>> begin
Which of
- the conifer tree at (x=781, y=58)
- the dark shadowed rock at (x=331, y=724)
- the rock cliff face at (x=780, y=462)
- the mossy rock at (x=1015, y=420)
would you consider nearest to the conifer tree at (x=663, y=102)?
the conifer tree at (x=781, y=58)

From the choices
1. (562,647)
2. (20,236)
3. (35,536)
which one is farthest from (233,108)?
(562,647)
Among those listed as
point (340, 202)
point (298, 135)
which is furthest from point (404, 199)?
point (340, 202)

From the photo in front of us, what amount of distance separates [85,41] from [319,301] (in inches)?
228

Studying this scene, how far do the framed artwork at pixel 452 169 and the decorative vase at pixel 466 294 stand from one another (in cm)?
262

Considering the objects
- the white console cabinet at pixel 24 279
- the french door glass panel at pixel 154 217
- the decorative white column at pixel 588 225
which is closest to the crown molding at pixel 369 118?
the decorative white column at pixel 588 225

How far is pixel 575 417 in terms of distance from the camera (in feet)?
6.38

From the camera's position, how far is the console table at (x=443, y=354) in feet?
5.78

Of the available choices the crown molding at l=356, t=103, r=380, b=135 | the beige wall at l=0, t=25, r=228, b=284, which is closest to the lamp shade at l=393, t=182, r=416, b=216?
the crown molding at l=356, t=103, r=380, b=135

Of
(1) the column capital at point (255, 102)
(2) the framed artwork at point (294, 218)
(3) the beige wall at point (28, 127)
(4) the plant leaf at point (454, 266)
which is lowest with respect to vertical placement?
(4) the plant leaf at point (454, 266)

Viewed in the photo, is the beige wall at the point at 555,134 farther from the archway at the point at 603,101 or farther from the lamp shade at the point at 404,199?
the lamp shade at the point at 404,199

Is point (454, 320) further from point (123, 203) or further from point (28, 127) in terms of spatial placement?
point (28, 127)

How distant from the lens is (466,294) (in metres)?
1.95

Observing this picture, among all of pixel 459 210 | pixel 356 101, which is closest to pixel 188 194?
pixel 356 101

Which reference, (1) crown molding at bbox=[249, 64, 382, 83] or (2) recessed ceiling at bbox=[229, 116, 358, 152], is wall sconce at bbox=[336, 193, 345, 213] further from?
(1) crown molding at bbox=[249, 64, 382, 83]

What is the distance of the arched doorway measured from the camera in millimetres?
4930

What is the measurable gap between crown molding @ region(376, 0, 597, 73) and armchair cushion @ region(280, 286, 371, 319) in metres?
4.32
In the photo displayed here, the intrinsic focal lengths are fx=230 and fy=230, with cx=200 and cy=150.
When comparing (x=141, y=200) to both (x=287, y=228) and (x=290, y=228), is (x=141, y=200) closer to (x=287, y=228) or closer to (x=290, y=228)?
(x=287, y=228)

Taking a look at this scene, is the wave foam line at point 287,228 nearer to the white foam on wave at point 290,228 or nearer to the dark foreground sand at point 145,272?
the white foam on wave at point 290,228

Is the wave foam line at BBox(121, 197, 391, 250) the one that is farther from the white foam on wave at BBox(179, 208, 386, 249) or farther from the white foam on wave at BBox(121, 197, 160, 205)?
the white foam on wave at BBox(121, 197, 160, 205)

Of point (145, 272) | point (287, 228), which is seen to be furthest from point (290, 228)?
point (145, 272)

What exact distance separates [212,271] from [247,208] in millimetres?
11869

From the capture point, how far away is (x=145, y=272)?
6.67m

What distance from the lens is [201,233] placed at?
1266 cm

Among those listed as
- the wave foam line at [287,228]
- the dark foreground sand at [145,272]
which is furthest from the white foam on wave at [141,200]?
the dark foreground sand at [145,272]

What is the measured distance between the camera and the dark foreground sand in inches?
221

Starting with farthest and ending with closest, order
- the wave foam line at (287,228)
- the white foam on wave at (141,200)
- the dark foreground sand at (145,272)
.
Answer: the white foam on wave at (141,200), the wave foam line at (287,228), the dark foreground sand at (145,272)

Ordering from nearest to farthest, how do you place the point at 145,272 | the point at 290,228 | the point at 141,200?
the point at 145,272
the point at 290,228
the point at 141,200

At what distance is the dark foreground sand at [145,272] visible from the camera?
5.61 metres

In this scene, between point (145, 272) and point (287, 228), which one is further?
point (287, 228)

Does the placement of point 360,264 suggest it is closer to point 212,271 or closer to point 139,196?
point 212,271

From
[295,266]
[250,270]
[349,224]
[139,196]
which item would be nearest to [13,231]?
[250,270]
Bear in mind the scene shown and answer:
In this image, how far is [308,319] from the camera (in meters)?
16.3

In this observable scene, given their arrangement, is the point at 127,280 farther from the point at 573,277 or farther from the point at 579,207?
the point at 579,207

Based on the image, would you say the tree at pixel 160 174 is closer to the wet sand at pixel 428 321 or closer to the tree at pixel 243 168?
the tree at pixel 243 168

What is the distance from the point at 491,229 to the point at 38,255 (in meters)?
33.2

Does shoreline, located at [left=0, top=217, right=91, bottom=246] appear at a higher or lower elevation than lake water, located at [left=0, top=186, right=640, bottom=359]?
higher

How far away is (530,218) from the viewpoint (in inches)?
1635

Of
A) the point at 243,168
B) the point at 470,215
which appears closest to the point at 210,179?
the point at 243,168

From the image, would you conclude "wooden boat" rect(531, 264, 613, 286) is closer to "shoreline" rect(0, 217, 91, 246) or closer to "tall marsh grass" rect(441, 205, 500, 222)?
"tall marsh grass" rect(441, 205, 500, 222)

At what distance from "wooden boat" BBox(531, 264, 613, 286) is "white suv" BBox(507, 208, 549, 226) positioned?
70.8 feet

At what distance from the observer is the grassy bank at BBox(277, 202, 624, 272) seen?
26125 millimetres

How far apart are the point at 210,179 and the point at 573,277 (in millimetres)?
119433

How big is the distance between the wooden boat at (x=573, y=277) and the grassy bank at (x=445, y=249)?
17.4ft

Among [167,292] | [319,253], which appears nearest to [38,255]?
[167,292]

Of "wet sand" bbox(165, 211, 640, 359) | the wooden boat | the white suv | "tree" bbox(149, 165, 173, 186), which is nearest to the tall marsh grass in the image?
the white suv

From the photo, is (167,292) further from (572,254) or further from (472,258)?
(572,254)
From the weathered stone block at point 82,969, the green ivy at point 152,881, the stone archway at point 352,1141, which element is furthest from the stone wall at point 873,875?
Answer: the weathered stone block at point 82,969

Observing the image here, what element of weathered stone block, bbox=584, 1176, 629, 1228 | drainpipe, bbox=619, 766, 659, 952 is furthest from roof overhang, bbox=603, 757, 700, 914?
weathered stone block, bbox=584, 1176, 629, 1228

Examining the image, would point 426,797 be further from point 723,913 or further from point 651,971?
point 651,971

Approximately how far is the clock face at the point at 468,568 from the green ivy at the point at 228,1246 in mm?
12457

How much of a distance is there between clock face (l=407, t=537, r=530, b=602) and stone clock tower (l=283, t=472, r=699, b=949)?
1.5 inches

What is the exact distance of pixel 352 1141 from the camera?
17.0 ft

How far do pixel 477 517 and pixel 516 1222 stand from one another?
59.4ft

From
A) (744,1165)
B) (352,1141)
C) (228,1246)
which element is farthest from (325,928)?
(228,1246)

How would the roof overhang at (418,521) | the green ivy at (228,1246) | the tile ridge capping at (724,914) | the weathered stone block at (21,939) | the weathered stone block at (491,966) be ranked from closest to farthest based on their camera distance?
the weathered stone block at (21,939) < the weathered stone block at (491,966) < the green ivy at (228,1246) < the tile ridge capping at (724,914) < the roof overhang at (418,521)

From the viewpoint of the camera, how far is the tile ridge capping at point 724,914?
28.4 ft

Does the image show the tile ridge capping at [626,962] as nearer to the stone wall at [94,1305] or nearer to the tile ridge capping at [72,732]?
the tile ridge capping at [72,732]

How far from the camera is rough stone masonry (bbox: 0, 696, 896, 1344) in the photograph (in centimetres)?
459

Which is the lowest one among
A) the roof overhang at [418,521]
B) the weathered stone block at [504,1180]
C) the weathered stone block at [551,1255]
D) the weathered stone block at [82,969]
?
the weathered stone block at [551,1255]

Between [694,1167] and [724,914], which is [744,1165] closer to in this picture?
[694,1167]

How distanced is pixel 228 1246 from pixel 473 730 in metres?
>> end
• [TASK PROMPT]: Transcribe exactly the line containing "Approximately how far" and all remaining lines of the material, ending with the last one.

• [CORRECT ANSWER]:
Approximately how far is the clock face at the point at 468,568 from the green ivy at the point at 228,1246 in mm?
12457

How much of a distance is there between clock face (l=407, t=537, r=530, b=602) and stone clock tower (l=283, t=472, r=699, b=949)?
1.5 inches

What is the exact distance of pixel 352 1141 from the camera?
17.0 ft

How far do pixel 477 517 and pixel 516 1222 stand from one another?
59.4ft

From
A) (744,1165)
B) (352,1141)
C) (228,1246)
which element is farthest from (325,928)?
(228,1246)

How would the roof overhang at (418,521) | the green ivy at (228,1246) | the tile ridge capping at (724,914) | the weathered stone block at (21,939) | the weathered stone block at (491,966) be ranked from closest to farthest based on their camera distance?
the weathered stone block at (21,939) < the weathered stone block at (491,966) < the green ivy at (228,1246) < the tile ridge capping at (724,914) < the roof overhang at (418,521)

From the viewpoint of the camera, how far is the tile ridge capping at point 724,914?
28.4 ft

Does the image show the tile ridge capping at [626,962] as nearer to the stone wall at [94,1305] or nearer to the tile ridge capping at [72,732]?
the tile ridge capping at [72,732]

How far from the camera is rough stone masonry (bbox: 0, 696, 896, 1344) in the photograph (in centimetres)?
459

Which is the lowest one among
A) the roof overhang at [418,521]
B) the weathered stone block at [504,1180]
C) the weathered stone block at [551,1255]
D) the weathered stone block at [82,969]
?
the weathered stone block at [551,1255]

Between [694,1167] and [724,914], which is [744,1165] closer to in this picture?
[694,1167]

How distanced is pixel 228 1246 from pixel 473 730 in metres?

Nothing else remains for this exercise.